But ANDOR really is different in tone, mood, and in its overall storytelling. It digs deeper into every explorable crevice (sounds gross but yea) rather than pushes linearly, which has been the style of classic novels (like—no surprise, Victor Hugo’s LES MISÉRABLES.) It moves like those novels that explore a person’s eye twitch in five paragraphs before moving on to describing the cold somber afternoon and its townspeople in another twenty before we can even get to some discernible dialogue.
It’s definitely not for everyone, especially those who lead busy lives and love the rush of everyday fastness and snappiness. The culture behind ANDOR is distinct from the culture behind THE MANDALORIAN, for example. ANDOR is ponderous and psychological on the get-go while THE MANDALORIAN is striking and exciting with its straightforward elements. Both have their strengths and weaknesses.
The Rebellion had a philosophy and a common cause which glued the alliance together, and seemingly for ANDOR, what starts as a common hate for the Empire slowly becomes open concern and love for a fellow “struggler,” and in a wider search for every one of these strugglers, no matter the origins, status, and species (where are the Bothans and their spies? Coming soon to an episode near you? Lol), the Alliance was born.
I won’t go into further tirade about how ANDOR is both flashy and deliberately crawling at the same time, but the show is unmistakably something that can make one think if they allow a space opera fantasy to. STAR WARS means differently to different people, and ANDOR goes into a discussion of the heart, mind, and spirit—in all its pragmatism and idealism—which ignited the Rebellion against a huge, galactic Evil still lurking in the shadows, a machine fed by the resigned and the ambitious.

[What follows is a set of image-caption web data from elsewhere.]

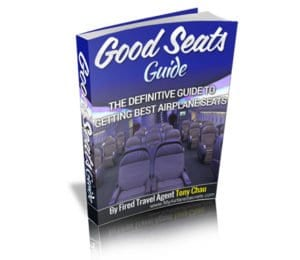 Good Seats Guide
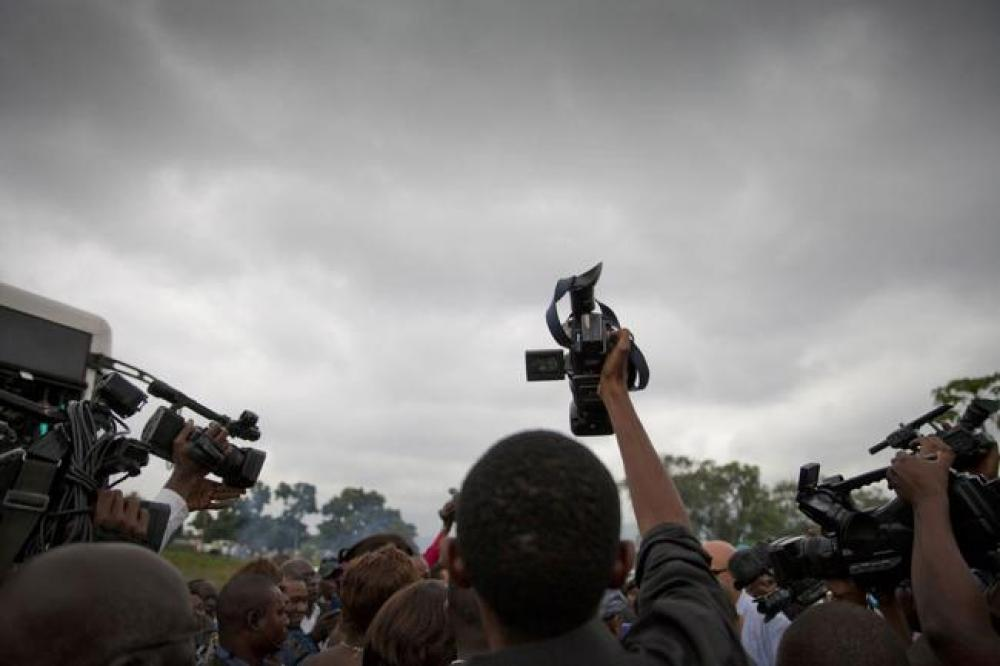 RSF's 2018 round-up of deadly attacks and abuses against journalists shows figures up in all categories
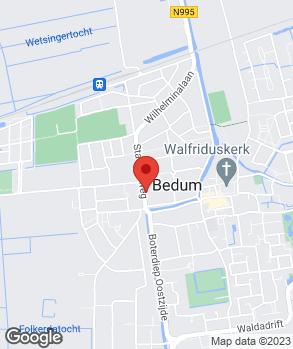 Locatie Velting's Automobielbedrijf B.V. op kaart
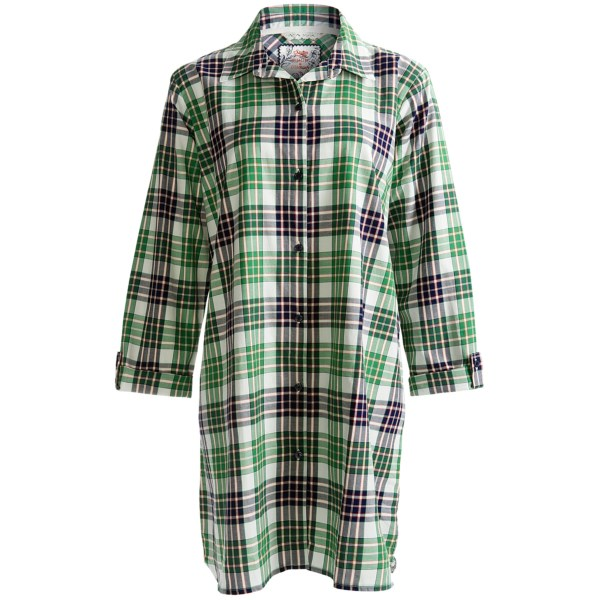Calida Lina Big Shirt - Woven Cotton, Long Roll Sleeve (For Women)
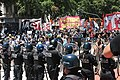14-12-2017 marcha contra reforma previsional (127).jpg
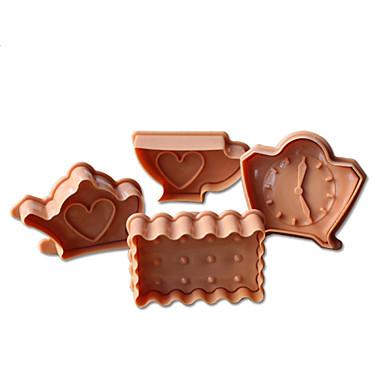 Forma do pieczenia Placek Cupcake Tort Plastikowy Ekologiczne DIY Wysoka jakość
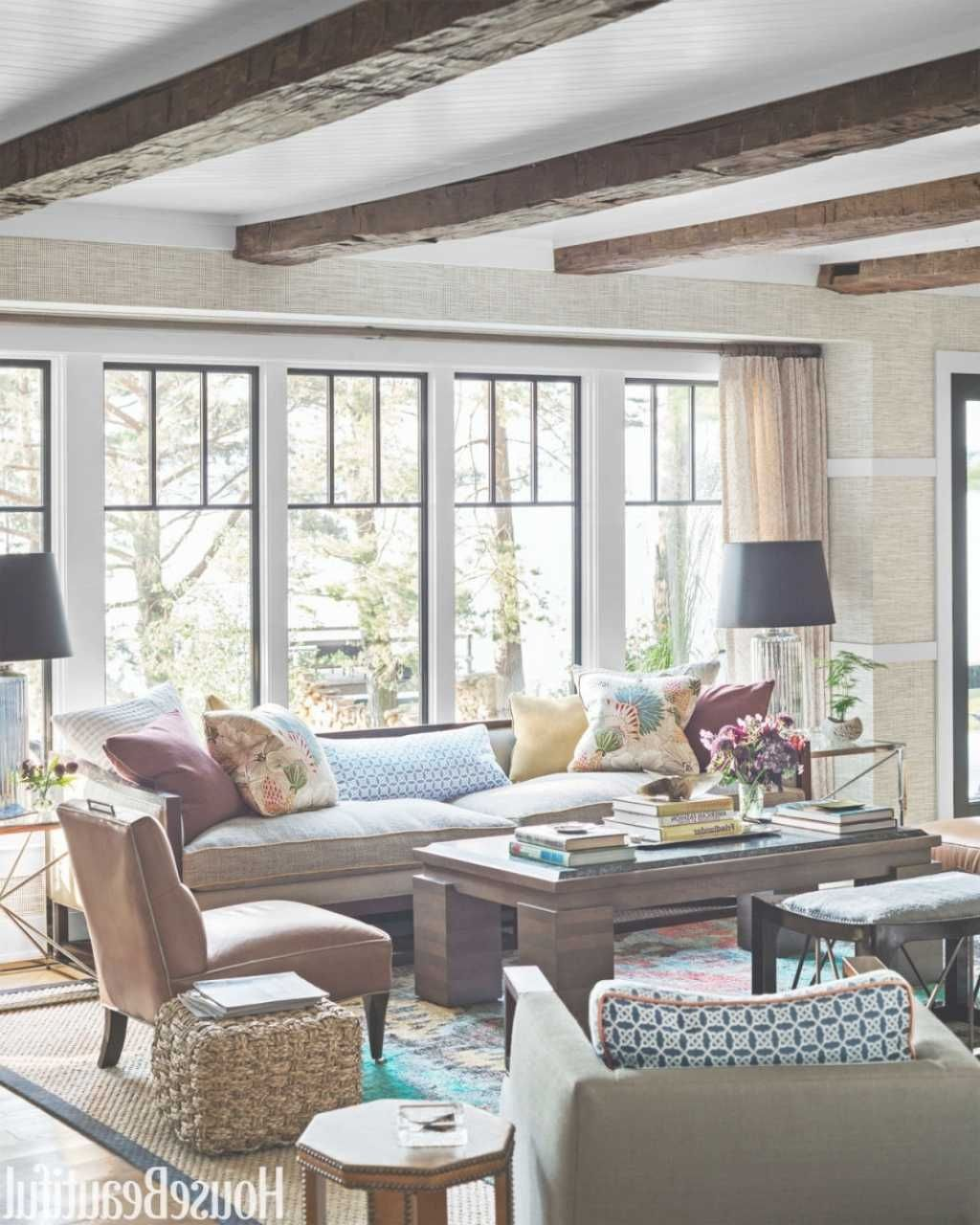 Rustic Lake House Decorating Ideas | The House Provides A Range Of Romantic  Pursuits And Scenery. Small Houses Seem Great With A Modern Type Of Design.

I really hope ANDOR doesn’t let the fans as a whole down in the end! 🥲For me, this seems like a good thing to get the franchise back on track, and by the gods I will check out once I see a flock of shiny vespas on a planet other than Coruscant or Nar Shaddaa whiz over to Cassian and the gang to the rescue. I’m kidding. Or not. 😅😅
SPOILERS: Cassian began to believe the moment he took Nemik’s manifesto book… and he must have kept it for a long time.